‘Spirited’ Wedding Festivities
Wines are a fixture at nearly all weddings. They are used to toast the marriage of the new husband and wife and add a festive air to the celebration.
Some caterers or reception halls let you bring your own wines that will be served at your wedding, while others serve a house wine or provide the wine as part of your beverage package. If you do have the option, your wine selection should depend on various factors, such as the number of guests and their ages, the menu and service style (sit-down, buffet, etc.), the time and length of the reception, and your budget.
Don’t feel like you have to get fancy with your wine. For whites, Chardonnay is a drinkable wine that agrees with most palettes. For reds, a basic Merlot or Cabernet Sauvignon will fit the bill.

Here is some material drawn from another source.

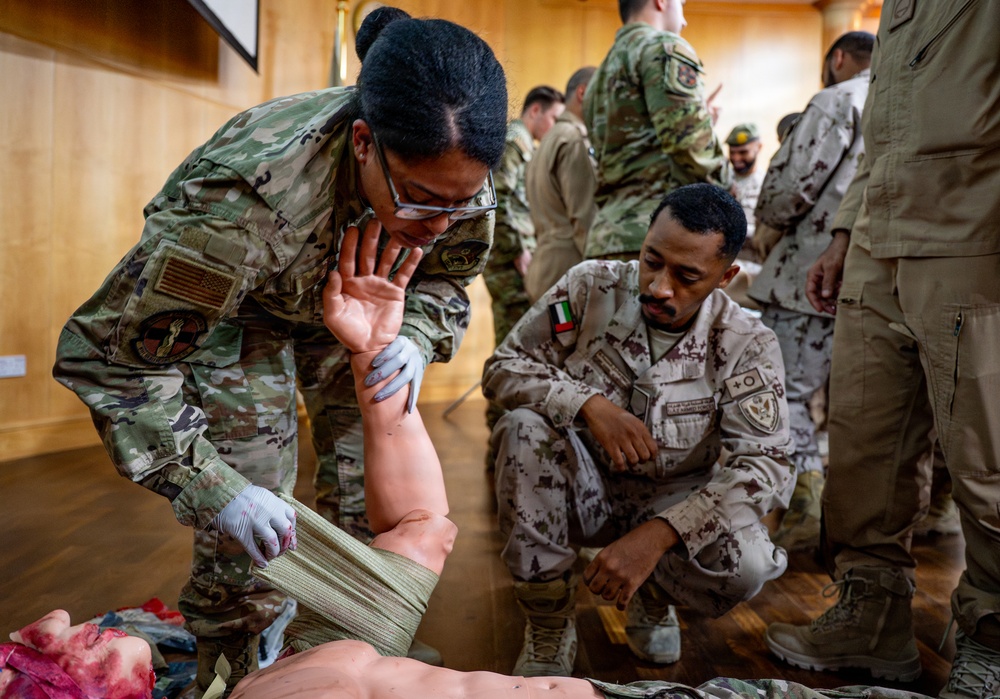 TCCC: Training side by side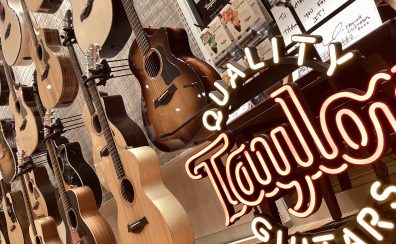 Taylorギターをお探しなら島村楽器皆ミーナ町田店へ！当店はTaylorギターのプレミアディーラーです！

Don’t worry that you have to spend an arm and a leg on wine. That $15 bottle of wine is likely just as good as the $100 bottle. Even more so, guests likely won’t care what wine they are drinking at your wedding. The purpose of the event is to celebrate your marriage. And guests should and will be happy to toast with any wine, regardless of its cost.
When deciding how much wine to purchase, remember that it’s better to have too much than not enough. The average wine bottle fills four to six glasses. To avoid wasting wine, ask waiters to refill glasses only if guests request more.
If you do have full bottles after the party is over, find out if your liquor merchant will let you return them. Give them as party favors to special people at your function, like your wedding party or parents. Add them to your home’s wine rack. Even better, savor the taste of your wedding by drinking the bottles on future anniversaries.n
Reception Liquor Lingo:
Your reception hall may offer different beverage packages to accommodate your cocktail hour and meal service. Here is some terminology you should familiarize yourself with as you discuss options with your event coordinator.
Open bar: Guests can order whatever they want and drink as much as they want (as long as they don’t go overboard). You pay a flat rate per person for a certain period of time.
Consumption bar: Bartenders keep a running tab during the party and add it up at the end. This option works well if you have many guests who are nondrinkers. It isn’t a good idea if you expect your guests to have a few glasses each.
Limited bar: You offer a selection of drinks, like beer, wine or mixed vodka drinks. These drinks are served at a set time, such as the cocktail hour.
Wine and champagne bar: Guest can drink a range of reds, whites and champagnes. Sparkling water and juices are available as nonalcoholic offerings.
Cash bar: Guests pay for what they drink. Try to avoid this style at all costs.
Dry: You don’t serve any alcohol at all. The bar can serve sparkling water, soda and nonalcoholic mixed drinks.